Scene question records:
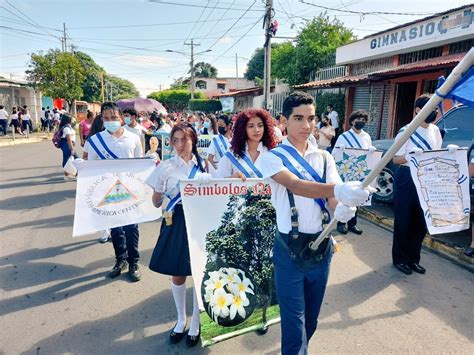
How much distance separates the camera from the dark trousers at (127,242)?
418cm

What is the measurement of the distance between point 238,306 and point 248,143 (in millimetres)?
1506

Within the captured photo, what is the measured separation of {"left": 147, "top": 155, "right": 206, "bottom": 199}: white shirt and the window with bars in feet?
41.7

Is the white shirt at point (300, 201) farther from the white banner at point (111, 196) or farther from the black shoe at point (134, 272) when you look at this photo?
the black shoe at point (134, 272)

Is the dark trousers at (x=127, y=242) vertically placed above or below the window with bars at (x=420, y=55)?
below

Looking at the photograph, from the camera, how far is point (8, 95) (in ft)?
89.4

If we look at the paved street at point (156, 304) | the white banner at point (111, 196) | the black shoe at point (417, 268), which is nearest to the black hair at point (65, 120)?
the paved street at point (156, 304)

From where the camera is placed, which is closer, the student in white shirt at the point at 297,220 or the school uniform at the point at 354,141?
the student in white shirt at the point at 297,220

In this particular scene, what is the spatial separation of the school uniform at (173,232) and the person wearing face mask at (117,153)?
1256 millimetres

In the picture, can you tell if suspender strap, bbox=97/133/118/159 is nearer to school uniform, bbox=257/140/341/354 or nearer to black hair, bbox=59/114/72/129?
school uniform, bbox=257/140/341/354

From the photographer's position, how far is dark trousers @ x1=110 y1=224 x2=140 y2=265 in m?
4.18

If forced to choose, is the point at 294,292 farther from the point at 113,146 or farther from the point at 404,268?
the point at 113,146

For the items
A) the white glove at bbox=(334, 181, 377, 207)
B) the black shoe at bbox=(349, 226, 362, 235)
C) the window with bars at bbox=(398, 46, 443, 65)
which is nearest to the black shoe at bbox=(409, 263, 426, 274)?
the black shoe at bbox=(349, 226, 362, 235)

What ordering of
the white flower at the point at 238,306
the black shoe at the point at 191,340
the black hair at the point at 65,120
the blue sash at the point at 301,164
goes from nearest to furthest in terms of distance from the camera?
the blue sash at the point at 301,164
the white flower at the point at 238,306
the black shoe at the point at 191,340
the black hair at the point at 65,120

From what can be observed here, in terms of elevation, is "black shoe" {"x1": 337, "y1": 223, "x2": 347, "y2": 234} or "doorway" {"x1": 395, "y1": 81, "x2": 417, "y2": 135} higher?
"doorway" {"x1": 395, "y1": 81, "x2": 417, "y2": 135}
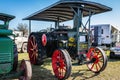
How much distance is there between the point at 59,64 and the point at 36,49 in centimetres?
218

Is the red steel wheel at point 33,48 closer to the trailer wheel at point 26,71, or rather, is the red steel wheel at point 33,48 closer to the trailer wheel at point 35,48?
the trailer wheel at point 35,48

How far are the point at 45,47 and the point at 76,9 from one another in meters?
1.95

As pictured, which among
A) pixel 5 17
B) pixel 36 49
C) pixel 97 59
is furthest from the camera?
pixel 36 49

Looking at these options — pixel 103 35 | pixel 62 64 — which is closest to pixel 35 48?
pixel 62 64

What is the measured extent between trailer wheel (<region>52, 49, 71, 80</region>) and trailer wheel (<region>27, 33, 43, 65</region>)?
1.71 meters

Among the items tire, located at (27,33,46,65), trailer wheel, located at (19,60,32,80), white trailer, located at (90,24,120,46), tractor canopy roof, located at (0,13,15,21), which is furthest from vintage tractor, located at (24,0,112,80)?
white trailer, located at (90,24,120,46)

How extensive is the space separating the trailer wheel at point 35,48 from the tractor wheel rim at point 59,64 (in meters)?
1.71

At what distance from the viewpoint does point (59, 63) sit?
19.5ft

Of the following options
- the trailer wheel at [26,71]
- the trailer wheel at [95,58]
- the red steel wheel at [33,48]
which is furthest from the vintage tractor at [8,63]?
the red steel wheel at [33,48]

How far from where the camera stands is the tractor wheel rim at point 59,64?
5732 mm

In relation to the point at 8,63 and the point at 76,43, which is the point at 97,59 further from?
the point at 8,63

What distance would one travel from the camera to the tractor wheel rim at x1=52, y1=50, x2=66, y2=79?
5732mm

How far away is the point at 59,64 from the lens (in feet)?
19.5

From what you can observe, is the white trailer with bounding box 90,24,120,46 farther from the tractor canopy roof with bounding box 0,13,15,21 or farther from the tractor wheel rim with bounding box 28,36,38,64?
the tractor canopy roof with bounding box 0,13,15,21
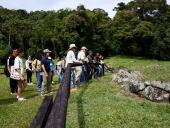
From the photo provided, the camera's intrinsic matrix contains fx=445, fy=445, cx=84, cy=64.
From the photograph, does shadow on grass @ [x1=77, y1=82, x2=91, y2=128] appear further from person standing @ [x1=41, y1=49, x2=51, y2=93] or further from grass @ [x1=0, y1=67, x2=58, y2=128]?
person standing @ [x1=41, y1=49, x2=51, y2=93]

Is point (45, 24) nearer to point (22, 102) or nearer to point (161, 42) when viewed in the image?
point (161, 42)

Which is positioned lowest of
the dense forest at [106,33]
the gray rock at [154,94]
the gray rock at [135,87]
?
the gray rock at [154,94]

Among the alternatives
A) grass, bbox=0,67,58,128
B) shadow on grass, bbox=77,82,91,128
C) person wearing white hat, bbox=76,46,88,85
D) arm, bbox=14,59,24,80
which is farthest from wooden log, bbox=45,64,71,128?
person wearing white hat, bbox=76,46,88,85

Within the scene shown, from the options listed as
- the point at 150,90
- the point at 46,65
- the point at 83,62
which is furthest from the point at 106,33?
the point at 46,65

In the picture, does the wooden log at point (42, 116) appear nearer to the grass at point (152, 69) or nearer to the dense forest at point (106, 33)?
the grass at point (152, 69)

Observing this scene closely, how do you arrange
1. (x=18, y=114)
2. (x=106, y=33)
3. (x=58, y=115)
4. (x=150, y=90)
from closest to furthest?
(x=58, y=115)
(x=18, y=114)
(x=150, y=90)
(x=106, y=33)

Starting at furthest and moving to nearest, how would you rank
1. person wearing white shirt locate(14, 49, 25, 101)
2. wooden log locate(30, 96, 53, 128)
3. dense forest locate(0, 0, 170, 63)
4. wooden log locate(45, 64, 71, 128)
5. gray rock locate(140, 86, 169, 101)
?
dense forest locate(0, 0, 170, 63), gray rock locate(140, 86, 169, 101), person wearing white shirt locate(14, 49, 25, 101), wooden log locate(30, 96, 53, 128), wooden log locate(45, 64, 71, 128)

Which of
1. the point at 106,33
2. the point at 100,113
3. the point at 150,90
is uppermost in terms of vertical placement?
the point at 106,33

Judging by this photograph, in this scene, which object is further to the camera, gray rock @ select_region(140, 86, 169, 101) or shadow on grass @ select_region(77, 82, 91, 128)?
gray rock @ select_region(140, 86, 169, 101)

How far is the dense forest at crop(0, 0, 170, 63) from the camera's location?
77.1m

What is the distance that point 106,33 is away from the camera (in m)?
83.6

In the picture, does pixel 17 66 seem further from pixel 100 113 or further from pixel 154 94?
pixel 154 94

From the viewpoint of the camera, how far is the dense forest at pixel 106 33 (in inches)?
3036

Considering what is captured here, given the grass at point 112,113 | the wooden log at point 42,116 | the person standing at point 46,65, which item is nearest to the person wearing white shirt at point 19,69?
the person standing at point 46,65
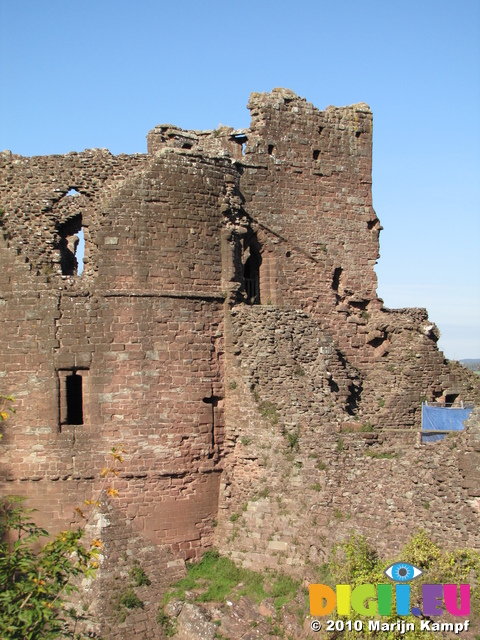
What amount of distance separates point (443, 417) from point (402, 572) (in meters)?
6.52

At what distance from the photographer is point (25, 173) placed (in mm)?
17812

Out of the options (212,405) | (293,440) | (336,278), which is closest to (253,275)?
(336,278)

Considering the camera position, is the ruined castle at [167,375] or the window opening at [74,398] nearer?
the ruined castle at [167,375]

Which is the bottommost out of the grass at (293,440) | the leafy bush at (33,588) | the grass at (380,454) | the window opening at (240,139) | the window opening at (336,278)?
the leafy bush at (33,588)

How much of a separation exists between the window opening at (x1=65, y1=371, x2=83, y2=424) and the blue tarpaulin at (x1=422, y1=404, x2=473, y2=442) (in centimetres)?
779

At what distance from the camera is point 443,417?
1947cm

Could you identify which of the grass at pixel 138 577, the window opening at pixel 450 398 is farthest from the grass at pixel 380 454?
the window opening at pixel 450 398

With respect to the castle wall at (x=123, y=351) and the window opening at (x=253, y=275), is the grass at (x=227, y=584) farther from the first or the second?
the window opening at (x=253, y=275)

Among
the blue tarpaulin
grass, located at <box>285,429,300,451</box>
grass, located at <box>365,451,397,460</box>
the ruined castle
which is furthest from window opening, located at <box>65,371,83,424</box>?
the blue tarpaulin

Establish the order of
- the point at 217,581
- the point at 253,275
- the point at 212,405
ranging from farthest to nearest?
the point at 253,275 < the point at 212,405 < the point at 217,581

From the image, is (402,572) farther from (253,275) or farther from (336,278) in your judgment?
(336,278)

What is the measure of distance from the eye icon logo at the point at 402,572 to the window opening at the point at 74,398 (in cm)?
687

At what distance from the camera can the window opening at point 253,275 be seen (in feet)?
65.9

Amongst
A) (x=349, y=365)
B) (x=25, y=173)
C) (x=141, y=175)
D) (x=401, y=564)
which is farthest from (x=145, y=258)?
(x=401, y=564)
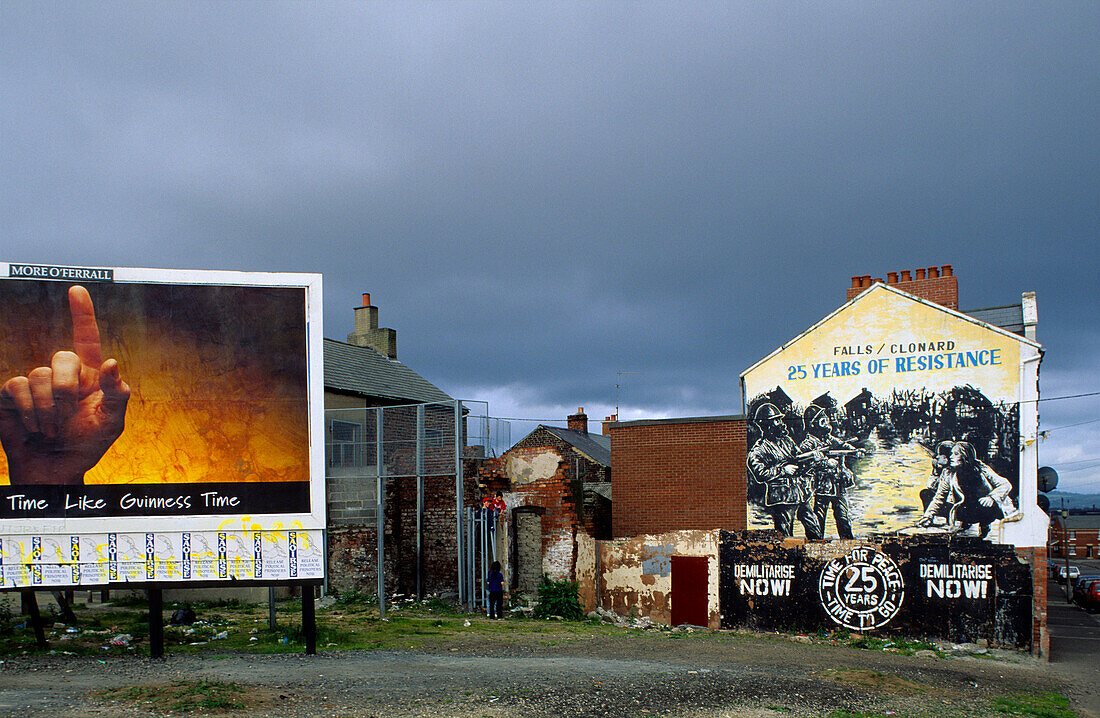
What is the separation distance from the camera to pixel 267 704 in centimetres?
1065

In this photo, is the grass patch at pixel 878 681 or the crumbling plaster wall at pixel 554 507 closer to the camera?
the grass patch at pixel 878 681

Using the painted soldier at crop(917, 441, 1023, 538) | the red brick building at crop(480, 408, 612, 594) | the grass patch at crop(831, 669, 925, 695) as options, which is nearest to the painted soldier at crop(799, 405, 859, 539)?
the painted soldier at crop(917, 441, 1023, 538)

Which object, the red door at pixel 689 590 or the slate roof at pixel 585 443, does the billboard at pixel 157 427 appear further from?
the slate roof at pixel 585 443

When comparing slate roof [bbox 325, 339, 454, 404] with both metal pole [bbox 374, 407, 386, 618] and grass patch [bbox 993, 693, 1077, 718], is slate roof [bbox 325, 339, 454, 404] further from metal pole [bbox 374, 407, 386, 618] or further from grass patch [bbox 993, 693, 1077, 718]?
grass patch [bbox 993, 693, 1077, 718]

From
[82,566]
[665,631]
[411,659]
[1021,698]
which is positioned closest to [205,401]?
[82,566]

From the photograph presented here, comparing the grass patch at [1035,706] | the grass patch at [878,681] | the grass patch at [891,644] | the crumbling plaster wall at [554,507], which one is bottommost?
the grass patch at [891,644]

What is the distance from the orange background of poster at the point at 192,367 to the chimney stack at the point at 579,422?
26345mm

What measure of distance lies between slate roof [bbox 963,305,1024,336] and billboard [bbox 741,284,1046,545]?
225 centimetres

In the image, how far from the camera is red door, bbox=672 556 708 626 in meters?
20.2

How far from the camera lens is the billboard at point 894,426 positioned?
18.5m

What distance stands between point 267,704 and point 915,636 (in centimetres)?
1412

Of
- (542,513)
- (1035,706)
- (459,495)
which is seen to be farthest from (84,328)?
(1035,706)

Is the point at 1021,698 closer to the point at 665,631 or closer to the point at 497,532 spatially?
the point at 665,631

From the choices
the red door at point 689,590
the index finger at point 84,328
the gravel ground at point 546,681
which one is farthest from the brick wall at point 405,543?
the index finger at point 84,328
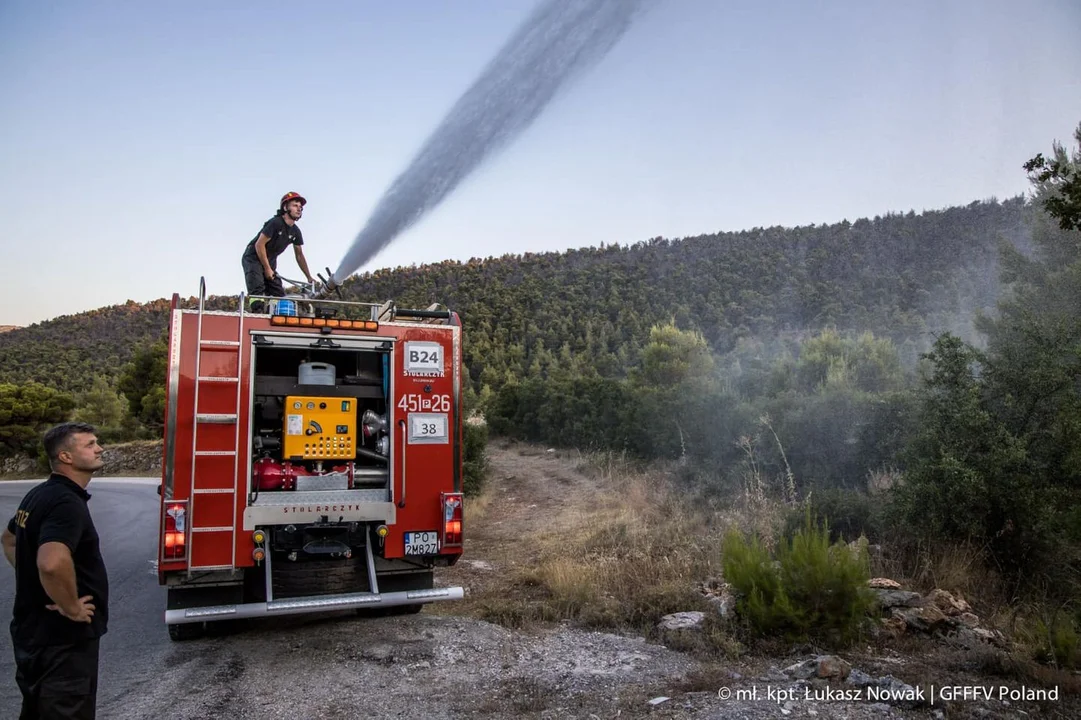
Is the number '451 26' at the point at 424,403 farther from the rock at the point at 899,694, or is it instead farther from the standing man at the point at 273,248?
the rock at the point at 899,694

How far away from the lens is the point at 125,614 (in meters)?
7.31

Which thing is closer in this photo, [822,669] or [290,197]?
[822,669]

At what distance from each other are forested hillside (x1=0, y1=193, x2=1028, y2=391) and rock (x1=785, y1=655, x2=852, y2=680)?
22.8 metres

:: EXERCISE AIM ::
Quote exactly the lines from the one that contains "What measure of" through the end of the listing above, both ends included, leaving out the pictures.

:: IN RESPONSE ::
What measure of distance lies between slate roof [bbox 963,305,1024,336] and billboard [bbox 741,284,1046,545]?
225 centimetres

In the image, how far from the camera is red door, bbox=672 556 708 626 in meters?
20.2

How far from the camera lens is the billboard at point 894,426 positioned?
18.5m

What distance stands between point 267,704 and point 915,636 (in centimetres)?
1412

Of
- (542,513)
- (1035,706)
- (459,495)
which is seen to be farthest from (84,328)?
(1035,706)

Is the point at 1021,698 closer to the point at 665,631 or closer to the point at 497,532 spatially?
the point at 665,631

From the choices
the red door at point 689,590
the index finger at point 84,328
the gravel ground at point 546,681
which one is farthest from the brick wall at point 405,543?
the index finger at point 84,328
Is the number '451 26' at the point at 424,403 farther from the rock at the point at 899,694, or is it instead farther from the standing man at the point at 273,248?
the rock at the point at 899,694

How far away from the lens is the point at 125,614 (in meters)?
7.31

Which thing is closer in this photo, [822,669] or [290,197]?
[822,669]

At what distance from each other are forested hillside (x1=0, y1=193, x2=1028, y2=391) and rock (x1=785, y1=655, x2=852, y2=680)?
22.8 metres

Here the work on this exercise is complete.